Thread: Need help with ff.

Hello all!

I'm not really good in math... recently, our prof announced we would be having a test in the coming week, and he gave us the ff. problems as review questions... trouble is, I'm having a hell of a time with it! Please help!

1) f(g(x)) = x+5/x-7 and g(x)=2x+1/3; what is f(x), and find f(x+1/X-1)

2) A circle is inside a rectangle, and it is tangent to each of the longer sides at the Midpoint. Area of rectangle - Area of circle = 126 sq. cm, and the sum of their perimeters is 112cm. What are the dimensiosn of the rectangle? Use pi=22/7.

3) Find x and y so that: their sum x sum of their squares is 5500; their difference x difference of their squares is 352.

4) A cable from a suspension bridge hands in the form of a parabola, thereby distributing the load horizontally. The distance between one tower and another is 150m; the cables are 22m above the roadway (highest pt.); and te lowest pt. above the roadway is 7m.

What is the vertical distance to the cable from a point on the roadway, 15m from the tower?

Thanks everyone!!!

Originally Posted by umbraculum

...
2) A circle is inside a rectangle, and it is tangent to each of the longer sides at the Midpoint. Area of rectangle - Area of circle = 126 sq. cm, and the sum of their perimeters is 112cm. What are the dimensiosn of the rectangle? Use pi=22/7....

Hello,

let l be the length of the rectangle
and r be the radius of the circle then you get the equations according to your problem:





(Unfortunately the Latex isn't working anymore. So I repeat my equations in plain text)

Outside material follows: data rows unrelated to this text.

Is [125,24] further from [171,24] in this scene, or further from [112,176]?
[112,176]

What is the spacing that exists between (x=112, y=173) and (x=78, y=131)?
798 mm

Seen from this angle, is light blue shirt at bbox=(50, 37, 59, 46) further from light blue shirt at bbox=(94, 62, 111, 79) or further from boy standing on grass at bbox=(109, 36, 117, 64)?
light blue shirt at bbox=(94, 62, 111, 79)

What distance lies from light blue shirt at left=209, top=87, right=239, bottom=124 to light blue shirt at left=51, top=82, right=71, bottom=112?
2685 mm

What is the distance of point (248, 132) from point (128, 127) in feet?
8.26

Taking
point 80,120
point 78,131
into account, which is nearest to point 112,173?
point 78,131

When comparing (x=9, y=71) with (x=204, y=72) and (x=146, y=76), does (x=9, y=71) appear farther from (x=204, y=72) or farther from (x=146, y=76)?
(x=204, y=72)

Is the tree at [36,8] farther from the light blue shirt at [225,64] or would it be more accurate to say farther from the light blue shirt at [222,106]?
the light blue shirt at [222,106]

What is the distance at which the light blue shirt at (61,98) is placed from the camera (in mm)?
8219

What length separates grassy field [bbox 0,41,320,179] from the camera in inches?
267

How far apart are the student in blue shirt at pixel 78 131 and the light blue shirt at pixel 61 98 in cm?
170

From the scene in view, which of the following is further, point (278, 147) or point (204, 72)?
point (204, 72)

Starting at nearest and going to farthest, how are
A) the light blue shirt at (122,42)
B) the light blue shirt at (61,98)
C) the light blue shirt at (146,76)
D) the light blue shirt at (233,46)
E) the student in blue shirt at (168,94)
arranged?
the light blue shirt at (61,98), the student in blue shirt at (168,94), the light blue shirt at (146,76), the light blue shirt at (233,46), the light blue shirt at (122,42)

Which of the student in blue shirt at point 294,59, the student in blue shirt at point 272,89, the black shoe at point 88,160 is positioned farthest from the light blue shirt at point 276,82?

equ(1): A_{rectangle}-A_{circle}: l * 2r - π* r^2=126

equ(2): p_{rectangle}+p_{circle}: 2l+4r+2πr=112

Now calculate l from equ(1) using π = 22/7 : l = (126+22/7*r^2)/(2r)
and put this term into equ(2) instead of l:

2*(126+22/7*r^2)/(2r) +4r+2πr=112

After a few transformation you'll get a quadratic equation:

94r^2 - 784r + 882 = 0

which has 2 solutions: r = 7 or r = 63/47

Now plug in these values to calculate l. You get:
l = 20 or l = 2308/47

EB

Originally Posted by umbraculum

...

4) A cable from a suspension bridge hands in the form of a parabola, thereby distributing the load horizontally. The distance between one tower and another is 150m; the cables are 22m above the roadway (highest pt.); and te lowest pt. above the roadway is 7m.
What is the vertical distance to the cable from a point on the roadway, 15m from the tower?...

Hello,

use a coordinate system. Place the origin in the middle between the two towers at road level. Then the parabola has the general equation:

p(x) = a*x^2 + 7

You know that the height of the cable in a distance of 75 m from the origin is 22 m. Plug in these values to calculate a:

22 = a * (75)^2 + 7 <===> a = 15/5625 = 1/375

The complete equation of the parabola is:

p(x) = 1/375*x^2 + 7

15 m from the tower means that the x-value is 60. Plug in this value into the equation of the parabola:

p(60) = 1/375*(60)^2+7 = 16.6 m

I've attached a diagram which shows the situation.

EB

Originally Posted by umbraculum

...Please help!

1) f(g(x)) = x+5/x-7 and g(x)=2x+1/3; what is f(x), and find f(x+1/X-1)
...

Hello,

if f(x) is the term of a function then f^(-1)(x) is the term of the inverse function if it actually exists.
You ought to know that f(f^(-1)(x)) = f^(-1(f(x)) = x

1. step: Calculate g^(-1)(x) = 1/2*x-1/6

2. f(g(g^(-1)(x))) = f(x)

Therefore: f(x) = (1/2*x - 1/6 + 5)/(1/2*x - 1/6 - 7) = (1/2*x + 29/6)/(1/2*x - 43/6) = (x + 29/3)/(x - 43/3)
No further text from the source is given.